Can you carry on the passage about selling pet dental services to clients, picking up right after its final line?

SOURCE DOCUMENT:
···
Receptionist: Asks the client to schedule an appointment for the recommended dental treatment. If clients decline, he or she inputs a computer code that will trigger a monthly letter (Figure 4), which includes photos of the pets' teeth, if possible. If clients don't respond, the receptionist adds their names to a targeted marketing list for February's Dental Health Month campaign.

4. Incorporate visual aids. Consider these statistics: People only retain 8% to 12% of what they hear when they listen to other people.1 On the other hand, 74% to 80% of people are visual learners.1 Therefore, the best way to educate clients is by combining dialogue with visual aids. In fact, the more visuals you use, the less time you'll spend giving explanations. Why? Because, as the cliché goes, a picture paints a thousand words.

Figure 3. Clients will value dental care even more if you include before-and-after pictures on a post-cleaning handout.

I've already mentioned some helpful visual aids in steps 2 and 3 (i.e., brochures, bulletin boards, and handouts). During examinations, you could also instruct your technician to:

  • take digital photos of pets' teeth and then present printed copies to clients (if not included in a handout),

  • shine a Wood's lamp on the pets' teeth to show calculus and bleeding gums, or

  • use a disclosing solution to show stage 1 calculus.

In addition, doctors can reinforce the technician's initial discussion by using photos, models, or handouts to show the differences between healthy and diseased teeth and the progression of periodontal disease.

What's great about this combination approach? For starters, all team members play a role, and adding in the dental angle doesn't take much time. But more important, clients learn vital information. They learn what their pets' mouth and breath should look and smell like, what could happen if they dismiss oral healthcare, and what they need to do to prevent further damage and discomfort.

5. Keep the ball rolling. Part of selling dental services successfully depends on what you do after clients leave. If you skip this step, you're missing key opportunities to strengthen your bond with clients.

Clients appreciate it if a team member calls to check on pets the evening or the day after dental cleanings. And sending friendly reminders to clients who wish to return later for the procedure makes it easy for them to follow through.

Figure 4. A sample reminder letter. (Courtesy of VMC Inc.)
···
RECORD EXCERPTS:

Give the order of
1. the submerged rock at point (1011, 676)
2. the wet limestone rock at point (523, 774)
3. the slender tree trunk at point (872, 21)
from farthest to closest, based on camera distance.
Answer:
···
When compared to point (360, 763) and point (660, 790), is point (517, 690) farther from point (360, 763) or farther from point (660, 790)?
···
RESULT OF THIS TASK:
For those patients that receive prophylactic dental care, ask the client and pet to return two weeks later. (The recheck fee could be included in the original fee.) The doctor or technician should review the condition of the patient's teeth, the level of success with home care, and expectations for the future.

Next, enroll patients in a Healthy Smile Club that calls for six-month checkups by a technician. Club benefits could include anything you choose. For example, you could send each member a card that includes the pet's photo, clinic information, and future dental care due dates. You could also give free product samples from manufacturers and post clients' and pets' photos on your Web site or feature them on the reception area bulletin board.

Dental success can be yours-if you send your message clearly and consistently. All it takes is a simple plan that leverages your healthcare team, conveys the message repeatedly, educates with visuals, and reinforces a client's choice to prevent dental disease in their pets. Remember: Healthy pets with healthy teeth are only a recommendation away.

Reference

1. Bolton, R.:

People Skills.

Simon & Schuster, New York, N.Y., 1979

Dr. Mary Ann Vande Linde is a nationally recognized veterinary consultant and educator with VMC Inc., specializing in the areas of preventive care and client communications. She travels internationally, teaching at veterinary colleges, technician schools, and veterinary conferences, and she has been featured on radio and television. A graduate of the University of Georgia's College of Veterinary Medicine and a former private practitioner, Dr. Vande Linde lives in Atlanta with her beautiful cat, Hannah.